=== Section Start ===

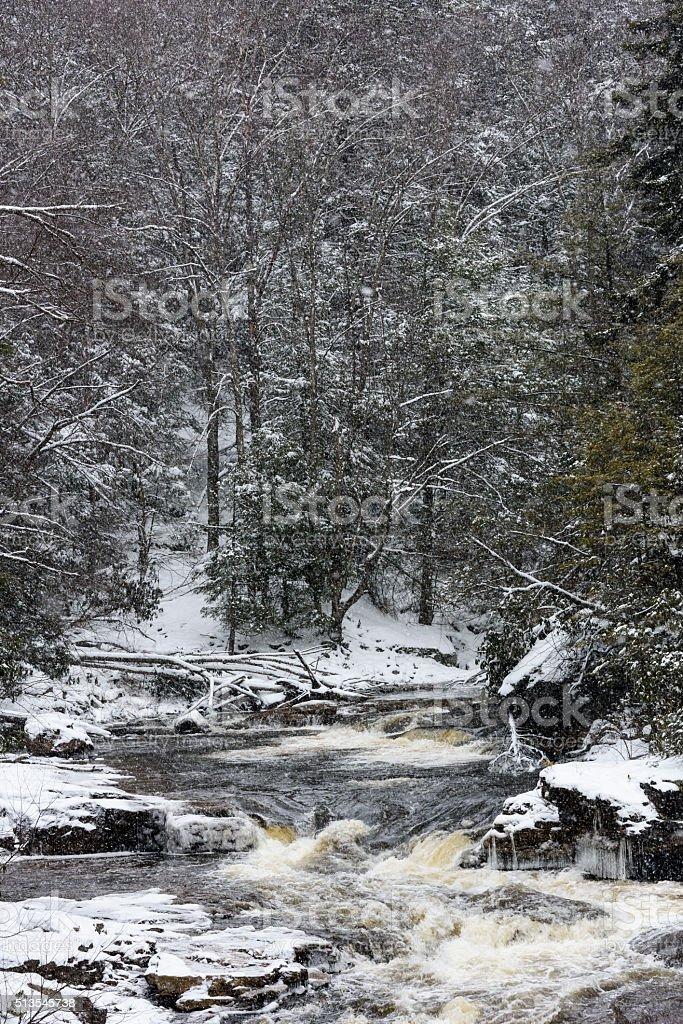 Blackwater River in Winter stock photo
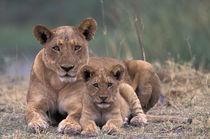 Lions von Danita Delimont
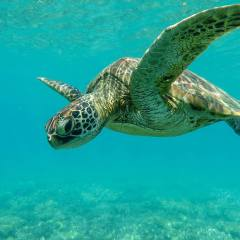 Turtle Photographed with Underwater Camera Hire Cairns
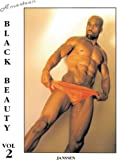 img - for American Black Beauty: Vol. 2 book / textbook / text book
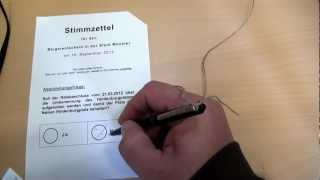 How to Vote in a Referendum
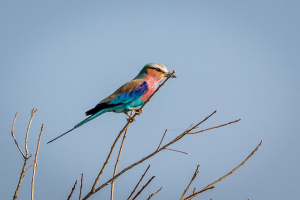 17./18.7. Chobe NP, River Drive nach Ihaha - Lilac-breasted Roller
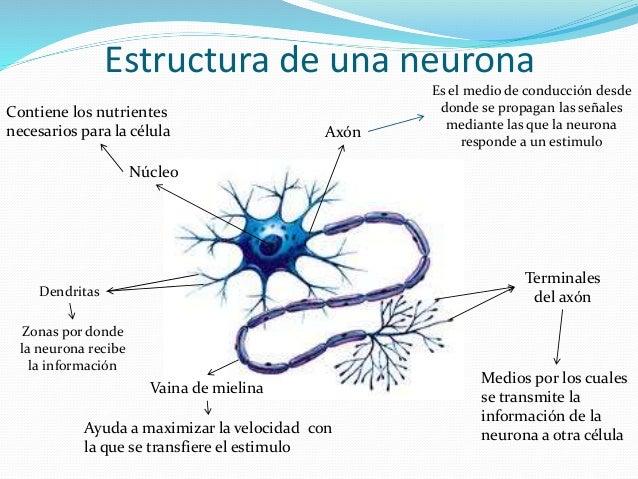 la-neurona-8-638.jpg?cb=1490375588
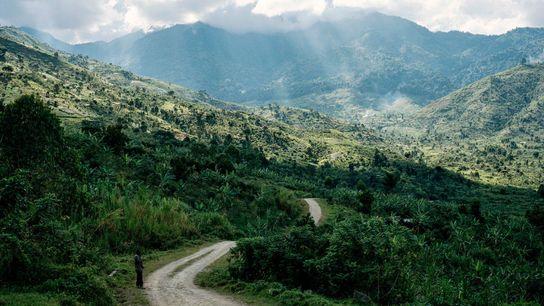 Las montañas Rwenzori, cubiertas por un denso halo de nubes,le deben su nombre a la palabra ...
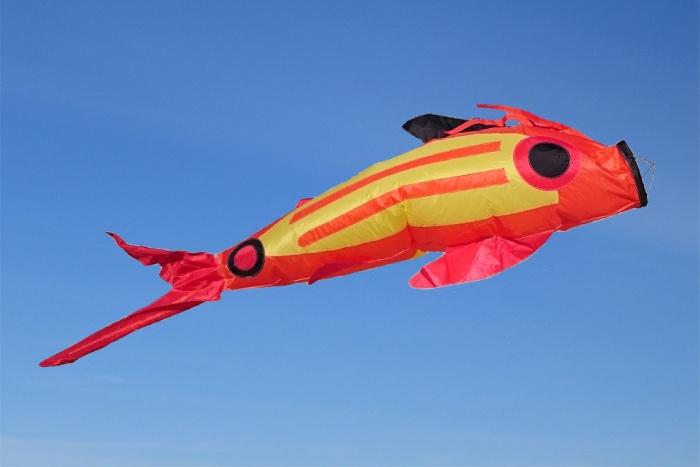 Windsack Fisch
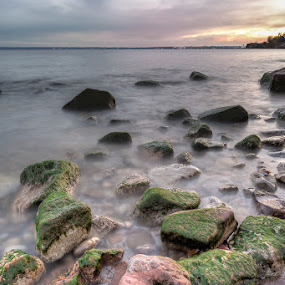 Paletta Beach by Elvis Dorencec - Landscapes Beaches ( shore with rocks, hdr, paletta, beach )
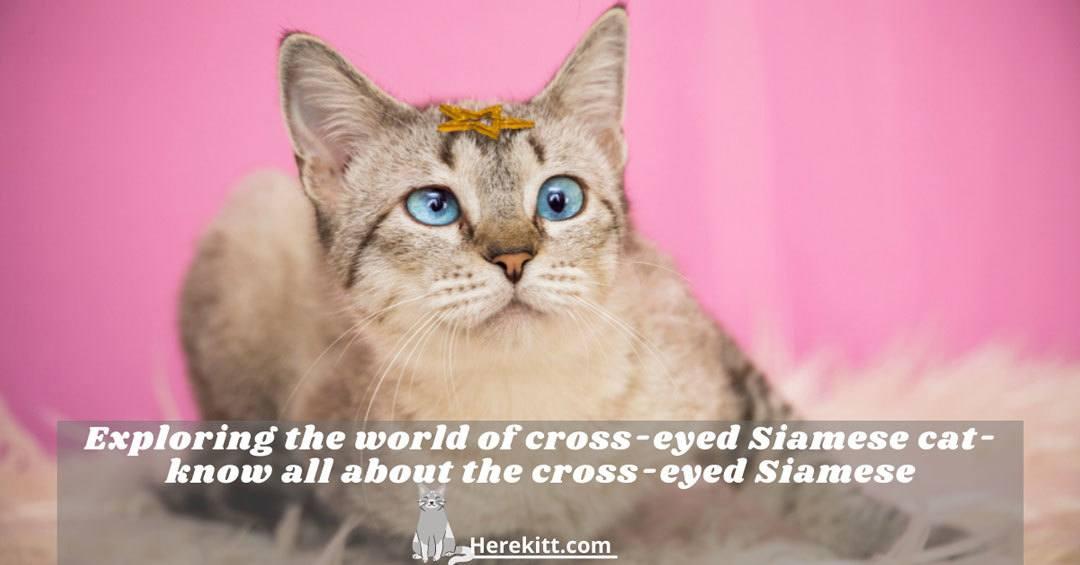 cross-eyed Siamese cat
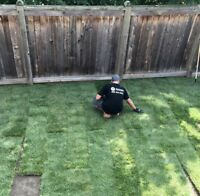 Sod Installation, Removal and Repair-MacLean's Property Services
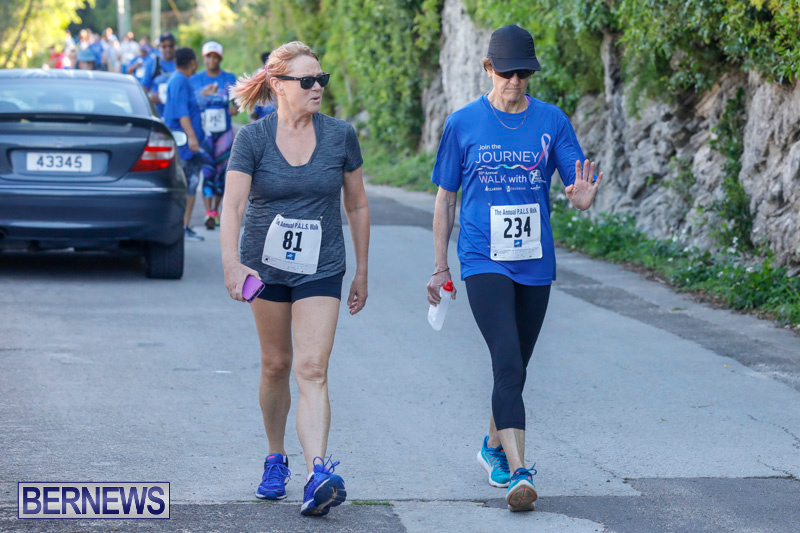 30th-Annual-PALS-Fun-Run-Walk-Bermuda-February-18-2018-9744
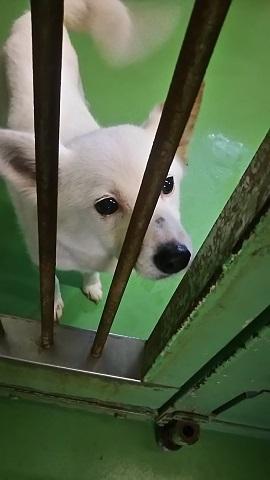 【犬猫・移動先募集】子猫たち、小型犬、老犬(9/15訪問)_f0242002_10081631.jpg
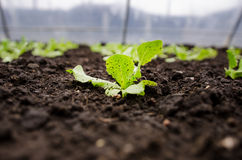 Lettuce seedlings closeup Stock Photo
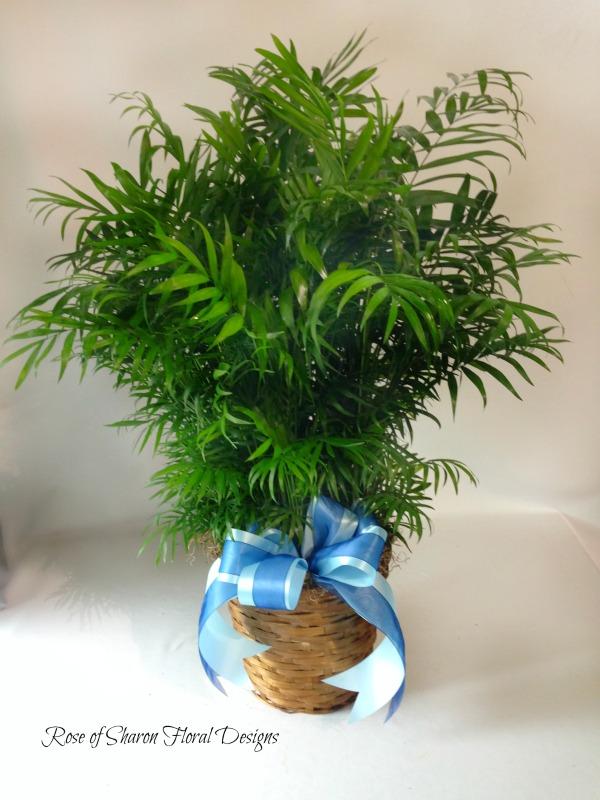 Palm, Rose of Sharon Floral Designs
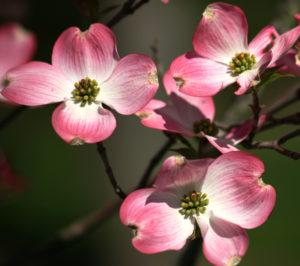 Dogwood Flower Pink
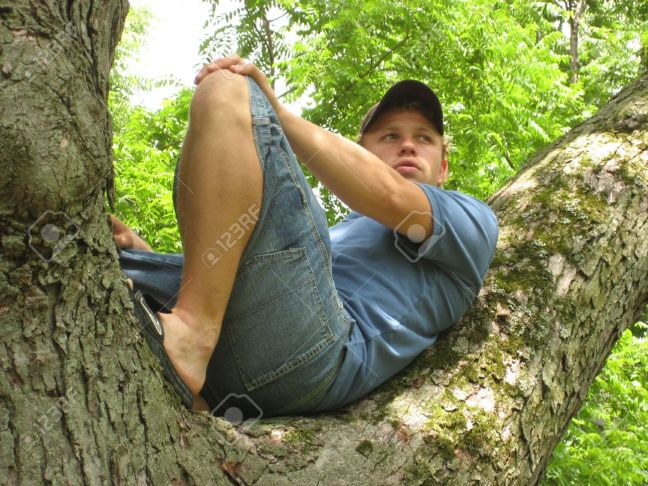 1187164-Young-Man-sitting-in-a-tree-relaxing--Stock-Photo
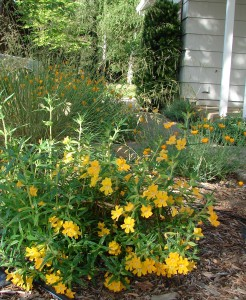 Sticky Monkey Flower: great for pollinators and your water bill.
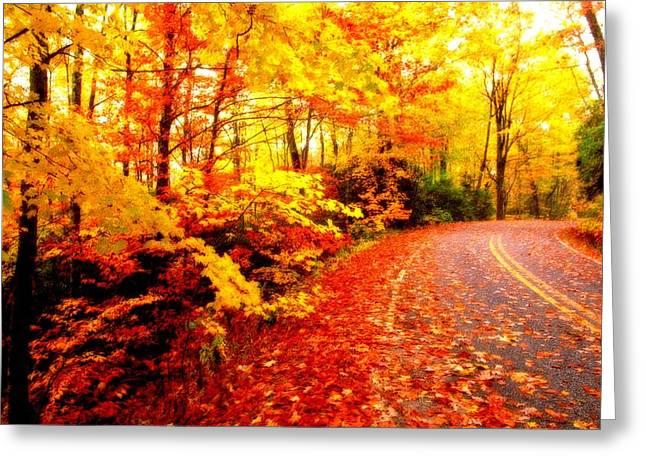 Scenic Autumn Drive Greeting Card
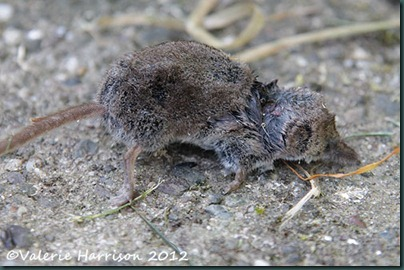 shrew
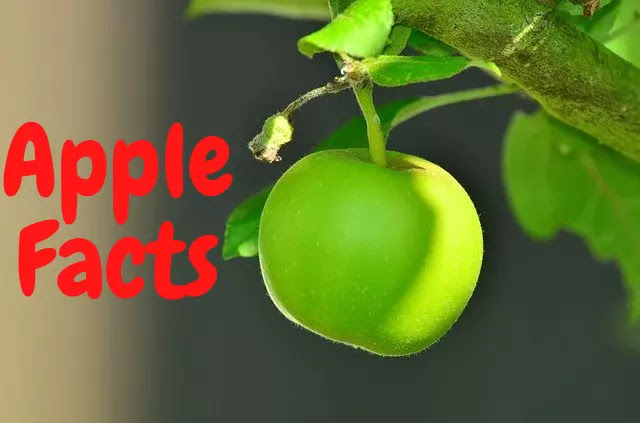100 Facts About Apple In Hindi
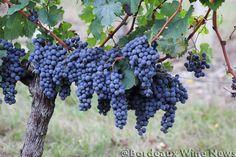 Bordeaux Harvest 2012 looking good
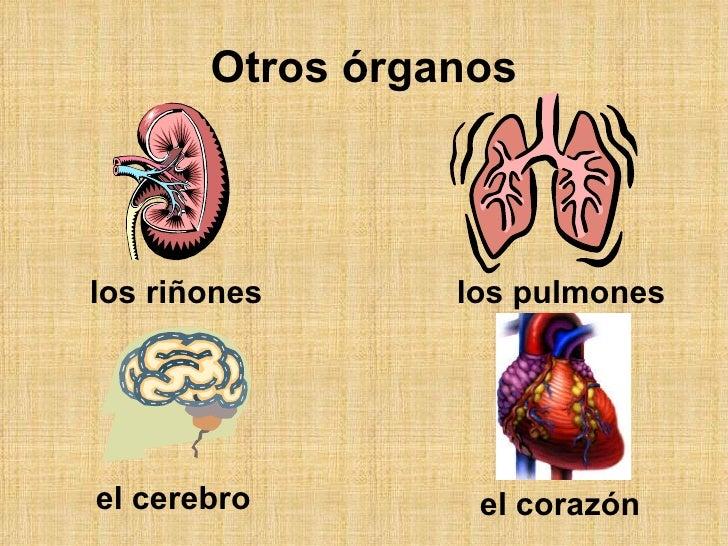 La osteocondrosis sheynogo del departamento con tsefalgicheskim por el síndrome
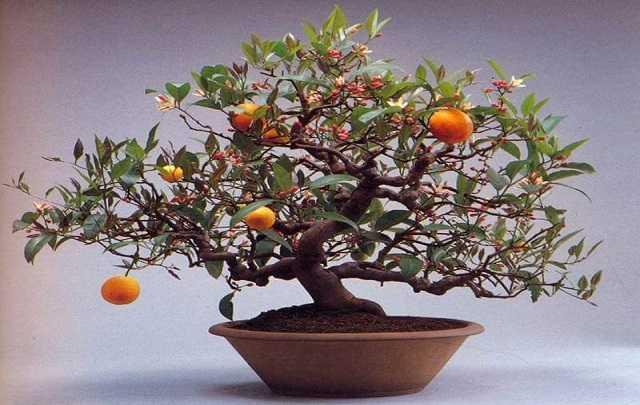 Bonsai-de-laranjeira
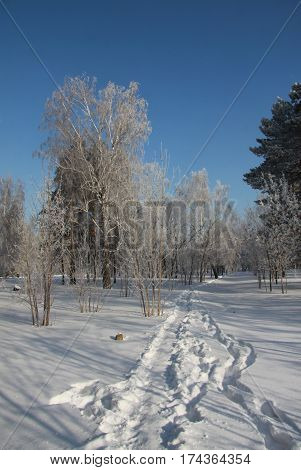 Trodden path in snow-covered Siberian park in a day time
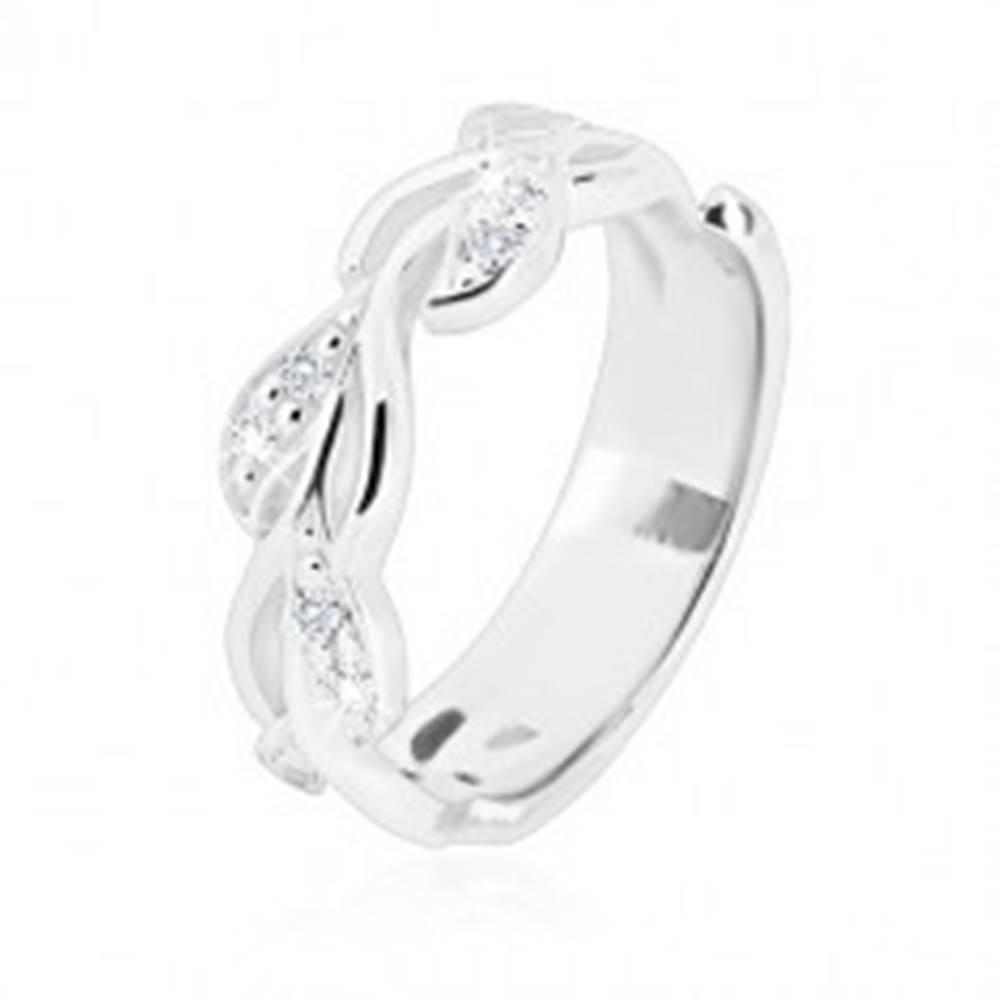 Šperky eshop Strieborný prsteň 925 - lesklá stonka s lístkami a trblietavými zirkónikmi - Veľkosť: 49 mm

=== Section End ===

- _TRY IT_
When you output the entries, keep each line exactly as it is and leave out any pictures.

- _PROBLEM SOLUTION_
 Blackwater River in Winter stock photo
 Lions von Danita Delimont
 Turtle Photographed with Underwater Camera Hire Cairns
 img - for American Black Beauty: Vol. 2 book / textbook / text book
 How to Vote in a Referendum
 17./18.7. Chobe NP, River Drive nach Ihaha - Lilac-breasted Roller
 la-neurona-8-638.jpg?cb=1490375588
 Las montañas Rwenzori, cubiertas por un denso halo de nubes,le deben su nombre a la palabra ...
 Windsack Fisch
 Paletta Beach by Elvis Dorencec - Landscapes Beaches ( shore with rocks, hdr, paletta, beach )
 cross-eyed Siamese cat
 Sod Installation, Removal and Repair-MacLean's Property Services
 30th-Annual-PALS-Fun-Run-Walk-Bermuda-February-18-2018-9744
 【犬猫・移動先募集】子猫たち、小型犬、老犬(9/15訪問)_f0242002_10081631.jpg
 Lettuce seedlings closeup Stock Photo
 Palm, Rose of Sharon Floral Designs
 Dogwood Flower Pink
 1187164-Young-Man-sitting-in-a-tree-relaxing--Stock-Photo
 Sticky Monkey Flower: great for pollinators and your water bill.
 Scenic Autumn Drive Greeting Card
 shrew
100 Facts About Apple In Hindi
 Bordeaux Harvest 2012 looking good
 La osteocondrosis sheynogo del departamento con tsefalgicheskim por el síndrome
 Bonsai-de-laranjeira
 Trodden path in snow-covered Siberian park in a day time
 Šperky eshop Strieborný prsteň 925 - lesklá stonka s lístkami a trblietavými zirkónikmi - Veľkosť: 49 mm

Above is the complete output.